Multiplex analysis of antigen-specific T cells with mass cytometry based combinatorial tetramer staining. 1. Starting with a single blood or tissue sample, lymphocytes can be simultaneously stained with over 100 different combinatorially encoded heavy-metal labeled peptide-MHC tetramers. 2. To do this, tetramers are mixed into a single cocktail prior to cell staining. 3. The same cells are also stained with a cocktail of heavy-metal labeled antibodies for the purposes of probing the phenotypic and functional characteristics of the antigen-specific cells identified. 4. Prior to mass cytometry analysis, the cells are fixed, stained with metal-labled DNA interchelator, washed, and resuspended in water. 5. As they are introduced to the CyTOF® mass cytometer, the cells are sprayed through a nebulizer and dried in argon before being ionized in plasma. Time-of-flight mass spectrometry is used to quantify each of the elemental tags on each cell. 6. Identities of antigen-specific cells are determined using multidimensional deconvolution algorithms and the phenotypic and functional characteristics of these cells can be compared through various analysis methods such as the clustergram shown.

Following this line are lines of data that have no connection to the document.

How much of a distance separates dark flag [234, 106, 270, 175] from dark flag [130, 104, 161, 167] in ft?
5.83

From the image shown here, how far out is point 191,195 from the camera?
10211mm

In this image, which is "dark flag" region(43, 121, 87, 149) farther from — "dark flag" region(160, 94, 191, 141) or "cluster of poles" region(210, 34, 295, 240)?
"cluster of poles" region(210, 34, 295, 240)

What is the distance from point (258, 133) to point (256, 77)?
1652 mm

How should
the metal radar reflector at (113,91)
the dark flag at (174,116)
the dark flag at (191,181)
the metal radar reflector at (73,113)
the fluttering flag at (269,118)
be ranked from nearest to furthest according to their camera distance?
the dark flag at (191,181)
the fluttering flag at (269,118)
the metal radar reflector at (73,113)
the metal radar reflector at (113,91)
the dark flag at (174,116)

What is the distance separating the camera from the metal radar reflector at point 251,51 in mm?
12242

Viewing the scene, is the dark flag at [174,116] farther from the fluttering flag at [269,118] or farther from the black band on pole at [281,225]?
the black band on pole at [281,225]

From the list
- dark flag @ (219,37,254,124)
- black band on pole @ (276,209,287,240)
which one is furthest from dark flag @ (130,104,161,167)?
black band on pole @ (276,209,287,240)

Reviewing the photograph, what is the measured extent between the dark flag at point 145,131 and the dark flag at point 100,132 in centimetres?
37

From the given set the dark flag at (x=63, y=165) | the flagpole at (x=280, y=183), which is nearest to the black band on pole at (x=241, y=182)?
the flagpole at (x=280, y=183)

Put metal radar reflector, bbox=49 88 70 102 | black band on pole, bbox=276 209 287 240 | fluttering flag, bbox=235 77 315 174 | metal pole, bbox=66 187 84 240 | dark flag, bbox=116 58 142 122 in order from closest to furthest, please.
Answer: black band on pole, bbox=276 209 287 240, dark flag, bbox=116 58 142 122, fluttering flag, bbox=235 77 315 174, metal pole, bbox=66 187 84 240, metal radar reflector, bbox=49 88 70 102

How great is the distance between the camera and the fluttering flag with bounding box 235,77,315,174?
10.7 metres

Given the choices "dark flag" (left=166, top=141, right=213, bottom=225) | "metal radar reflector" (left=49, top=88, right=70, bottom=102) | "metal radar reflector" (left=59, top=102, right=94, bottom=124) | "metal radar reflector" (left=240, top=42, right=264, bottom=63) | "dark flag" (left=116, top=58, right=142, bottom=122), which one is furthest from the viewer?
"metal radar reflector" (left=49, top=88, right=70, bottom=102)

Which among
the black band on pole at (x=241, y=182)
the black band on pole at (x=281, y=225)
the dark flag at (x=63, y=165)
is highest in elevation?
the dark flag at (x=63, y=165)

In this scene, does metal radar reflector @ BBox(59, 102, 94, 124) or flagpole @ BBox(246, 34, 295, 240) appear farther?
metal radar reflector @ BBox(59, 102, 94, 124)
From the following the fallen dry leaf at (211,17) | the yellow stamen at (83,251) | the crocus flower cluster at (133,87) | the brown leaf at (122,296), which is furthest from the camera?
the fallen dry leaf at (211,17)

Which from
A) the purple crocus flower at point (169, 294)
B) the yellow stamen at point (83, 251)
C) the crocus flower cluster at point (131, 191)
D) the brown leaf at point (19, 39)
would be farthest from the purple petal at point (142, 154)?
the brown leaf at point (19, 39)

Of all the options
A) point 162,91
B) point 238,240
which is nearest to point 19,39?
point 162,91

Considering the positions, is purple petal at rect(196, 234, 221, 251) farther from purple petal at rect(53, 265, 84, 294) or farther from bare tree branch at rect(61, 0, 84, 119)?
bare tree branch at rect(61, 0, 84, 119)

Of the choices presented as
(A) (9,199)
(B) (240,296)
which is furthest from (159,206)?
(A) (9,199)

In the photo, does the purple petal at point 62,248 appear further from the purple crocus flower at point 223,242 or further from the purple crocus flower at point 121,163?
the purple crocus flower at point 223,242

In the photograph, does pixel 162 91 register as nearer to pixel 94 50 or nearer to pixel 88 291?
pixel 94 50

Aside from previously characterized epitopes and predicted MHC-binding peptides, this highly multiplexed approach for identifying and characterizing antigen-specific T cells should also be useful for the screening of both MHC class I and class II ligands identified by proteomics for the purposes of investigating the consequences of variable antigen processing and presentation pathways discussed here. With room for improvement through dedication of additional parameters to multiplexed peptide-MHC tetramer analysis, already the number of candidate epitopes that can be screened is similar in scale to the number of peptides usually identified by mass spectrometry of MHC eluted peptides. Through improved sensitivity of proteomics-based methods of peptide identification and extension of the multiplexing capacity of the T cell analysis approach, it is hopeful that the goal of a truly comprehensive means of assessing epitope usage by antigen-specific T cells will be possible.

Concluding Remarks

In line with the theme of this Frontiers in Immunology topic, the relationship between the complexities of antigen processing and presentation and the consequential antigen-specific T cell response were discussed. A great deal of successful research has led to understanding of the mechanisms, pathways, and molecular players of antigen processing and presentation, holding promise for powerful new ways of modulating the T cell mediated immune response. Nonetheless, due to the diversity of pathways and complexity of modulators involved, it is not yet simple to predict how perturbations will influence the repertoire of presented antigens or the resulting T cell response. Thus, the use of proteomics-based identification of peptide-MHC ligands as well as multiplexed methods for analyzing antigen-specific T cell responses should be useful for future studies on this topic.

Conflict of Interest Statement

The author declares that the research was conducted in the absence of any commercial or financial relationships that could be construed as a potential conflict of interest.